Kenya’s Capital Markets Authority (CMA) is working on new measures to revive the troubled corporate bond market that will see companies with weaker balance sheets forced to acquire bank guarantees to protect investors’ interest in the event of default.
The market regulator is seeking ways to deal with credibility issues that hit the corporate bond market after the collapse of issuers such as Chase Bank, Imperial Bank, Nakumatt, and cement maker ARM without a clear-cut compensation mechanism for bondholders.
Under the proposed measures companies seeking to issue bonds will be required to undergo financial due diligence with those having weaker balance sheets forced to acquire guarantors from banks or other financial institutions to protect the investors' savings.
In addition, companies, particularly those issuing asset-backed securities will have to undergo credit rating for their risk positions to be well captured.
“On protection of investors, two initiatives are on the table. One is to encourage credit rating of the issuances so that the risk position is captured to help investors decide on whether to participate. Second, credit enhancement at different layers. For instance, one could get a guarantor to support either the principal amount or partial as well as the interest payment,” the authority’s CEO Wycliffe Shamiah told The EastAfrican last week.
“Enhancement could be through collaterisation where issuers’ specific assets may be set aside to cover potential default. However these considerations depend on the strength of the balance sheets of those interested in issuing the bond. If solid and reputation is high, the risks are less. Usually guarantors would be banks, other financial institutions, and related companies or those specialised in the business of guaranteeing such as Guarantco.”
Kenya’s corporate bond market is gasping for breath after a string of defaults dampened investor confidence in lending to companies.
CMA data shows that Treasury bonds dominate the market, accounting for 99.92 per cent of the debt market, with corporate bonds at a paltry 0.08 percent.

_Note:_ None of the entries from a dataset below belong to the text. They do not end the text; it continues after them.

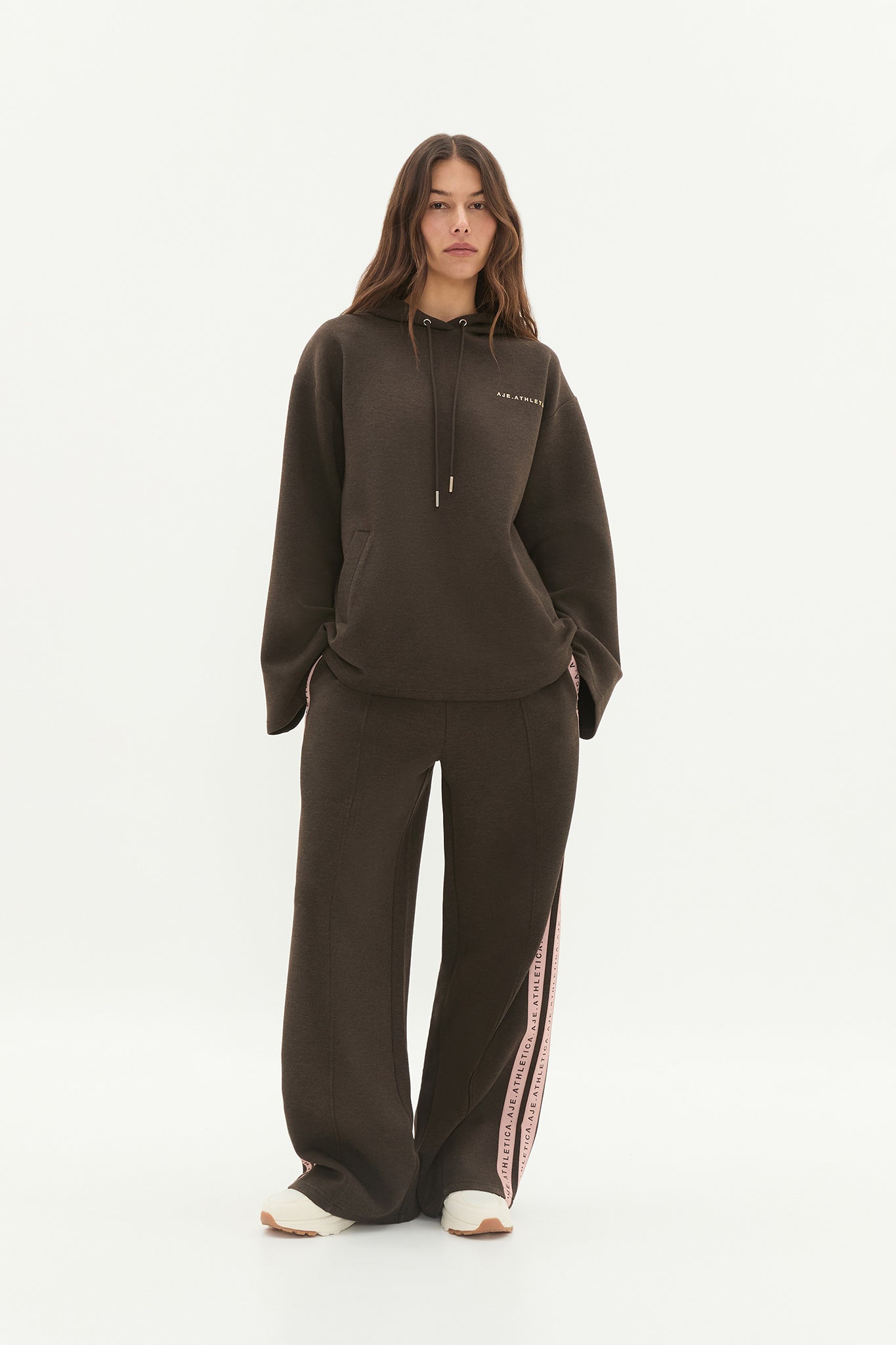 261AA1045_CHOC-MARLE_1_1750813094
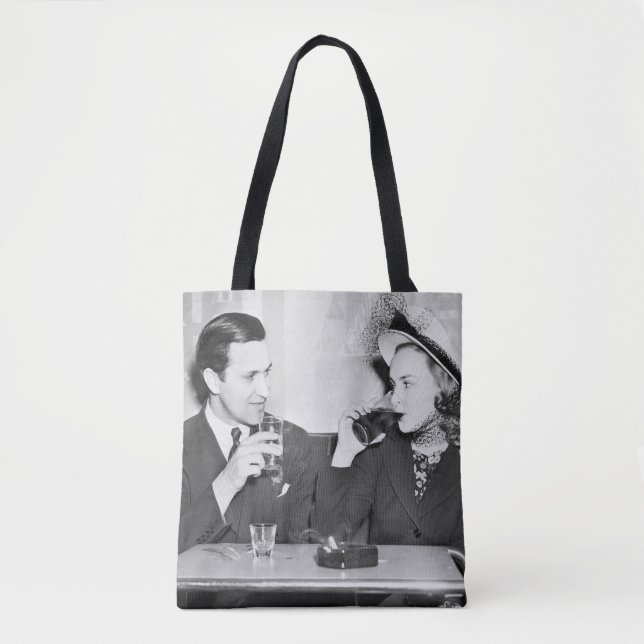 Tote Bag Couple assis ensemble dans un restaurant flirtant  (Devant)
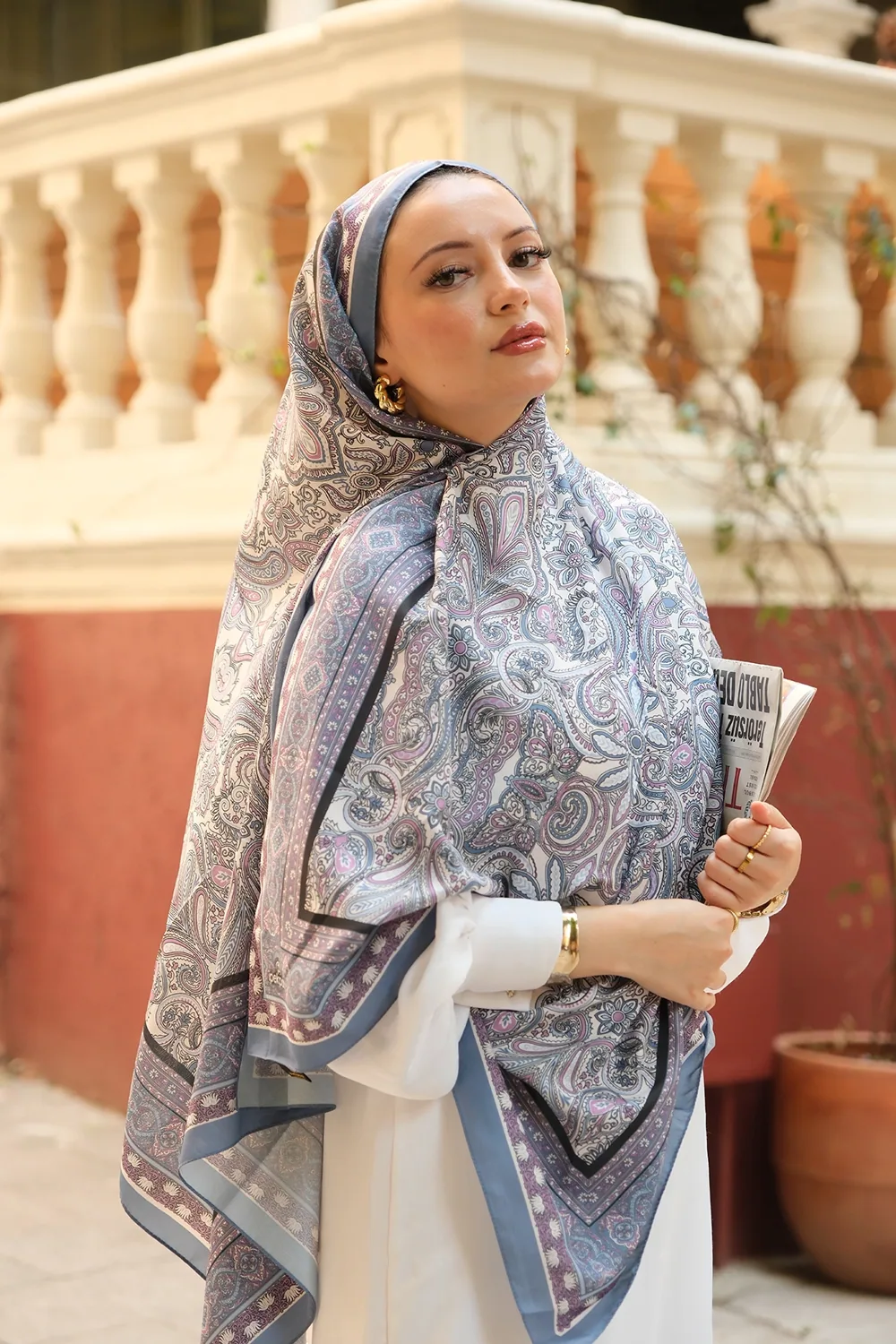 شال كريب فرنسي رمادي مزرق بزخارف وإطار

Kenya has six listed corporate bonds valued at Ksh9.88 billion ($92.33 million) after the Chase Bank bond valued at Ksh4.82 billion ($45.04 million) was suspended from trading after the lender was put into receivership in April 2016.
Investors have lost confidence in the market due to the high default rates by companies on their loan obligations and failure to compensate bondholders once financially distressed firms go under.
Regionally, the corporate bond markets are not doing well either.
Rwanda has had two corporate bonds listed on the Rwanda Stock Exchange (RSE) that included an eight-year corporate bond worth Rwf10 billion ($9.78 million) issued in 2010 by I&M Bank (previously Commercial Bank of Rwanda) that matured in 2018 and five-year bond worth Rwf15 billion ($14.68 million) floated by the International Finance Corporation in 2014.
“Our markets are not deep enough and the instruments limited. They are dominated by traditional bank lending. The money market instruments, particularly the fixed income segment are dominated by government issuance,” said Celestin Rwabukumba, chief executive, RSE.
“Companies’ governance structures in general and their accountability also matters. A few corporate bonds have failed in markets like Kenya. Such scandals scare away investors and would-be issuers,” added Mr Rwabukumba.
The Dar es Salaam Stock Exchange has seen nine companies issue 13 corporate bonds worth Tsh173 billion ($74.45 million while in Uganda, the Uganda Securities Exchange has listed one corporate bond since 2013 — sugar manufacturer, Kakira Sugar’s Ush76 billion ($21.35 million) corporate bond.
Only nine corporate bonds have been issued in Uganda, raising a combined Ush289 billion ($81.22 million), with majority of issuers being financial institutions in banking), according to the Capital markets Authority of Uganda.
In 2019, the Ugandan capital markets regulator hired a consultant with support from Financial Sector Deepening Africa to review the Corporate Bond Guidelines, 2003, to make it easier and faster for more private companies and local governments to raise alternative non-bank financing for business growth and project development.